More Australian Gen Z women, compared to Gen Z men, are likely to be stressed and concerned about finances (87% to 77%), a report by ASIC’s Moneysmart reveals. When comparing the genders, the research showed that Gen Z women are:

  • more likely to feel overwhelmed by finances (57% – 41%);
  • less likely to research ways to grow their wealth (14% – 21%);
  • more likely than to have no personal savings (11% – 4%); and
  • more likely to use buy-now-pay-later services (32% – 25%).

“This is an issue further exacerbated by harmful stereotypes about young women and money, perpetuating a cycle of financial anxiety and insecurity among women. It’s an issue we need to tackle, because the emerging picture is bleak: The financial decisions young women make today will compound across their lifetimes,” said ASIC’s Acting Senior Executive Leader of Corporate Finance, Amanda Zeller.

Zeller also voiced the importance of changing the “girl math trend”, a social media meme where spending is rationalised with reasons like ‘a $300 bag will only cost $1 a day when using it every day,’ or ‘this concert ticket is almost free because it’s bought six months ahead’.

“These behaviours aren’t inherent – they can be learnt at any age.
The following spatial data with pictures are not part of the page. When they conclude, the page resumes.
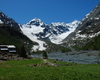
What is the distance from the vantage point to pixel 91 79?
20016 mm

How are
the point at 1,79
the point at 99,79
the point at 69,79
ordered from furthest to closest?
the point at 99,79 → the point at 69,79 → the point at 1,79

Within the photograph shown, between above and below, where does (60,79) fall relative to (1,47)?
below

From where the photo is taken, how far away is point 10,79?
58.8 feet

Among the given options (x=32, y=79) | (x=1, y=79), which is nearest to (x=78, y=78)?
(x=32, y=79)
That’s why we need to change the equation on girl math in 2024.”

Changes to rules

ASIC has proposed changes to the 2024 Reporting Rules (ASIC Derivative Transaction Rules (Reporting) 2024) and to the Clearing Rules (ASIC Derivative Transaction Rules (Clearing) 2015 ) – and now seeks feedback from reporting entities.

Some of the changes include efforst to simply the exclusion of exchange-traded derivatives and the scope of foreign entity reporting within the 2024 Reporting Rules, and for the Clearing Rules to simplify and align the exclusion of exchange-traded derivatives with the 2024 Reporting Rules.
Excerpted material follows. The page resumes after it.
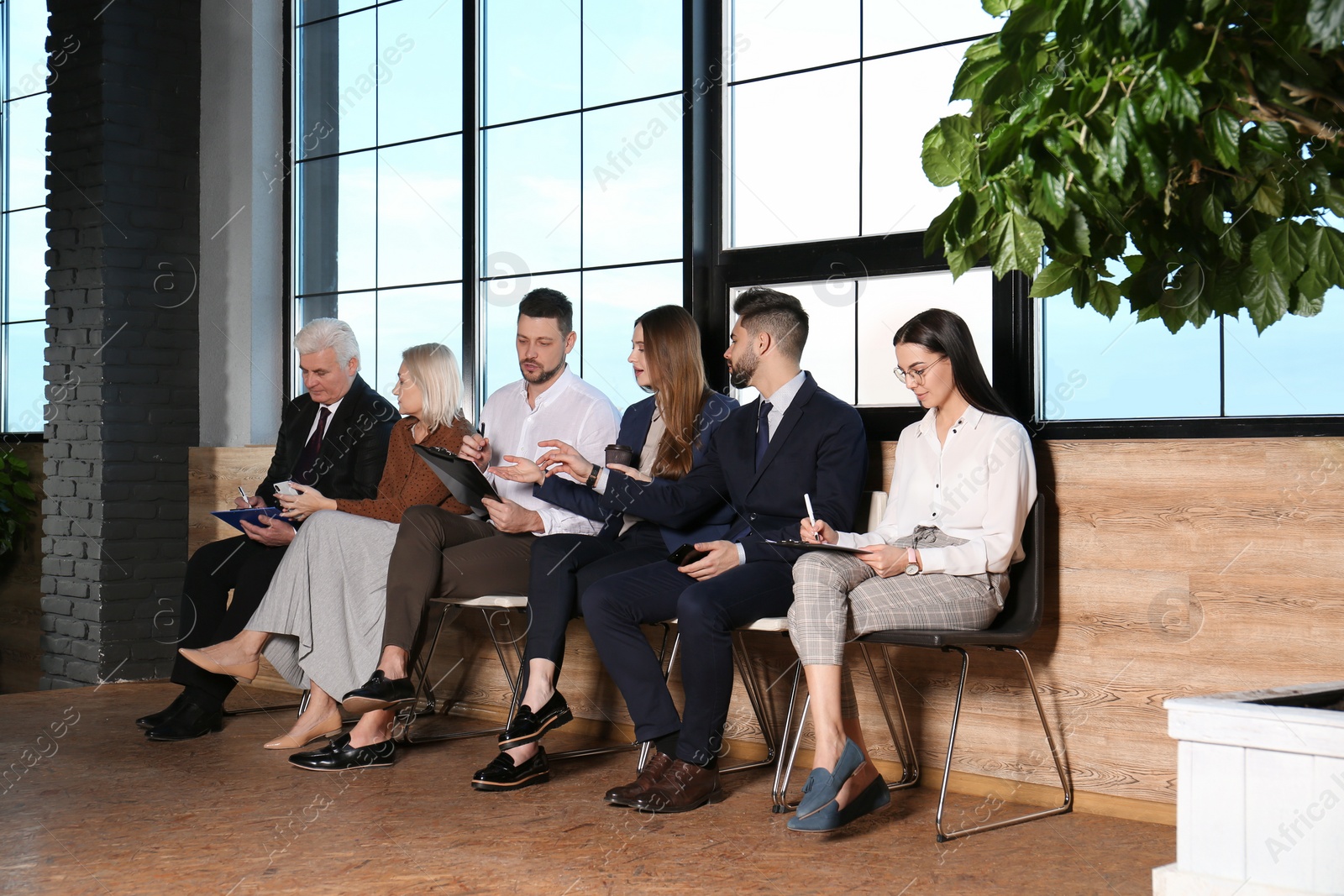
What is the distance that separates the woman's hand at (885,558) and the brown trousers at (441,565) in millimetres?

Most of the proposed changes would commence on October 21, 2024, and some on April 1, 2025. All proposed changes can be seen here, and feedback can be submitted until March 28, 2024.
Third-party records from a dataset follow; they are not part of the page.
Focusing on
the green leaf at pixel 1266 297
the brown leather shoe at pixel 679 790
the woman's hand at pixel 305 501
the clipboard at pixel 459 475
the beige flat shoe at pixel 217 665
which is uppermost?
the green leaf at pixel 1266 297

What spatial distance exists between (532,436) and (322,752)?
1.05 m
On February 15, ASIC Chair Joe Longo gave an opening statement at the Additional Estimates, where he left the Committee with a few observations of the Commission’s latest enforcement actions, which included:

  • over 80 investigations in the last quarter, where 19 individuals were charged with criminal offences and 9 secured criminal convictions;
  • almost A$60m ($39.2m) in penalties due to the civil enforcement work;
  • two infringement notices in relation to greenwashing;
  • the first civil penalty action under the internal dispute resolution (IDR) regime was made in November, alleging Telstra Super Pty Ltd for failing to comply with the relevant requirements; and
  • Australia’s first court decisions on the application of the financial services law to crypto happened this year when the fintech company Block Earner was found to be requiring a financial licence to offer its crypto-backed fixed yield product.